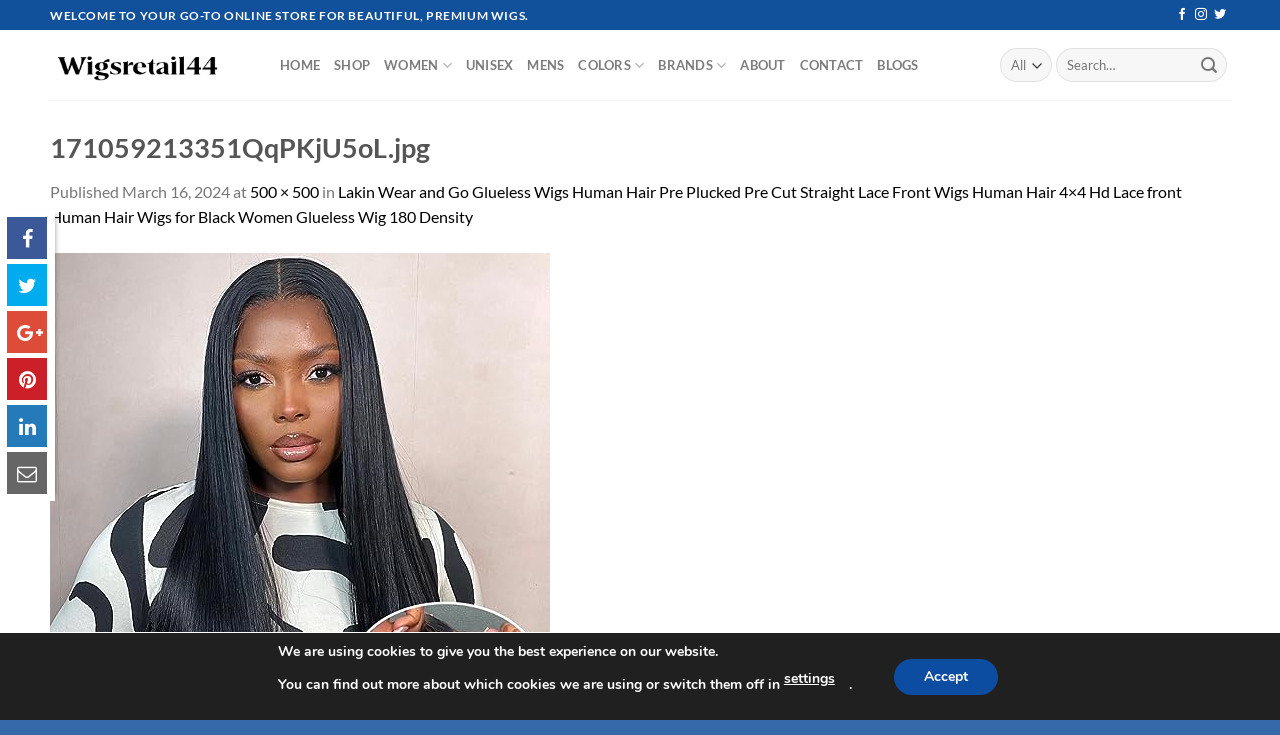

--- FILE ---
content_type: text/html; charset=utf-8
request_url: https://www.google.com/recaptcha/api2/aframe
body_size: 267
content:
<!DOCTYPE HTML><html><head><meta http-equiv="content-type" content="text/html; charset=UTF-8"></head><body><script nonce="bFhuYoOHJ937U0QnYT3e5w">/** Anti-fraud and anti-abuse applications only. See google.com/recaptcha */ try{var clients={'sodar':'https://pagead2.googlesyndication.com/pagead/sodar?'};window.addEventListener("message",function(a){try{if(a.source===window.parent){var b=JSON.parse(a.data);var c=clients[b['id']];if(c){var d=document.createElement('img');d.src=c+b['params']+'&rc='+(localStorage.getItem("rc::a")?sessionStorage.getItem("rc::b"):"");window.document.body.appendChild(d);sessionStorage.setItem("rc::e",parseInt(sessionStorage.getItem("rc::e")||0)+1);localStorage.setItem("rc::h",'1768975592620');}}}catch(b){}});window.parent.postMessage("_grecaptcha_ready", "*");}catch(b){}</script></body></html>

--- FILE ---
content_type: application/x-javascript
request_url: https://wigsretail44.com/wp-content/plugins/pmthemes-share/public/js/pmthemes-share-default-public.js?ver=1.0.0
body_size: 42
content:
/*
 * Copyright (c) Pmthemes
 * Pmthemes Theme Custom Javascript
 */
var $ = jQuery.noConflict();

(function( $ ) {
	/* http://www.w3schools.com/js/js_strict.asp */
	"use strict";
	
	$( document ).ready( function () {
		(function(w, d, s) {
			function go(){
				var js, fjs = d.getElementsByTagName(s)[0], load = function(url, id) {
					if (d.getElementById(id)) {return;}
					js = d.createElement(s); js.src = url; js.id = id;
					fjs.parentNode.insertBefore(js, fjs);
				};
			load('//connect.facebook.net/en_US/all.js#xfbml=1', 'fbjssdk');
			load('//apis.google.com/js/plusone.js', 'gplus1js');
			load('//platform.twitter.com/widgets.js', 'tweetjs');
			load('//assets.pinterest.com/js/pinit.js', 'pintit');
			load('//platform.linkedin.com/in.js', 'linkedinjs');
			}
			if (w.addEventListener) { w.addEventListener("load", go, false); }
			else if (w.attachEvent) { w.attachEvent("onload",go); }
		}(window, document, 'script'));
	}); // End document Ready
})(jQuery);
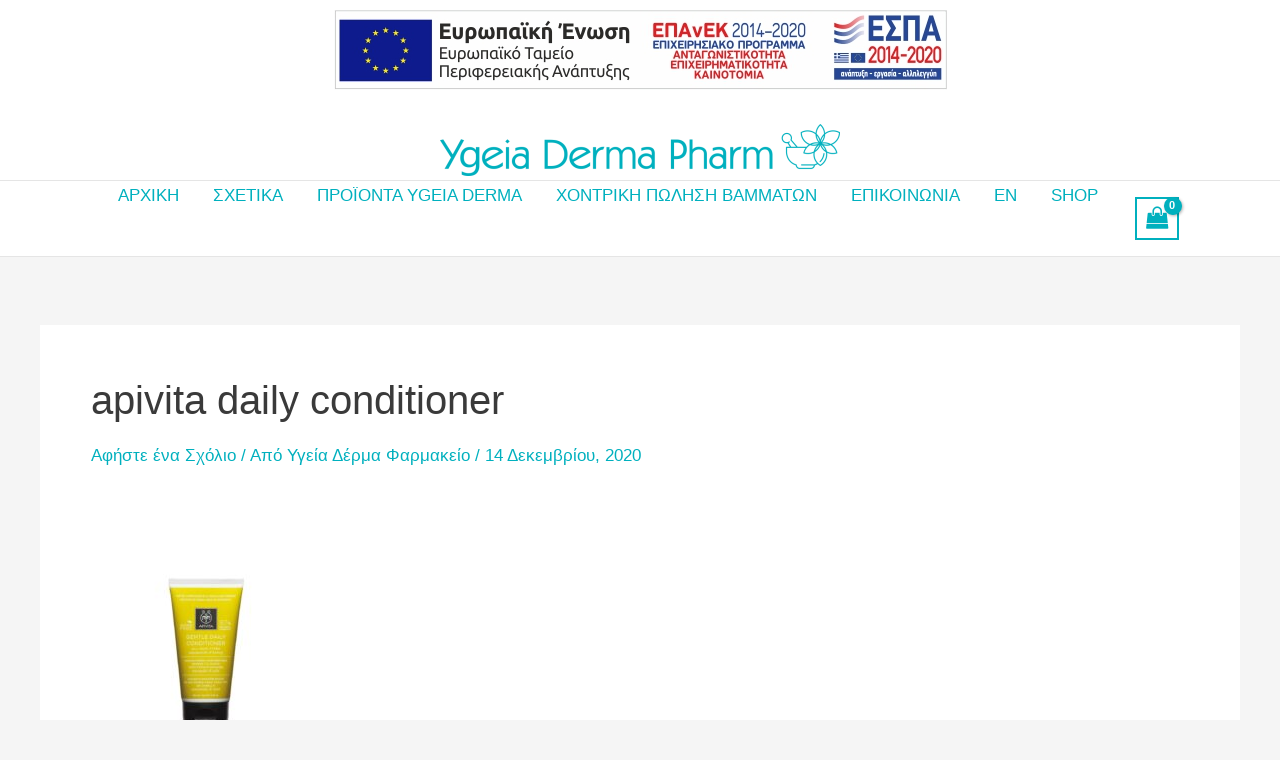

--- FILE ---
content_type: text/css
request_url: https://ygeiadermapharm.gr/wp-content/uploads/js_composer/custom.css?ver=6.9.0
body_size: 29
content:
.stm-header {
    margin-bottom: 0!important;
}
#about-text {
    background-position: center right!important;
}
....
*Task to carry out:*
Search the listing for the string "recaptcha". Copy each line where it is found.

*Expected answer:*
request_url: https://www.google.com/recaptcha/api2/aframe
<!DOCTYPE HTML><html><head><meta http-equiv="content-type" content="text/html; charset=UTF-8"></head><body><script nonce="bFhuYoOHJ937U0QnYT3e5w">/** Anti-fraud and anti-abuse applications only. See google.com/recaptcha */ try{var clients={'sodar':'https://pagead2.googlesyndication.com/pagead/sodar?'};window.addEventListener("message",function(a){try{if(a.source===window.parent){var b=JSON.parse(a.data);var c=clients[b['id']];if(c){var d=document.createElement('img');d.src=c+b['params']+'&rc='+(localStorage.getItem("rc::a")?sessionStorage.getItem("rc::b"):"");window.document.body.appendChild(d);sessionStorage.setItem("rc::e",parseInt(sessionStorage.getItem("rc::e")||0)+1);localStorage.setItem("rc::h",'1768975592620');}}}catch(b){}});window.parent.postMessage("_grecaptcha_ready", "*");}catch(b){}</script></body></html>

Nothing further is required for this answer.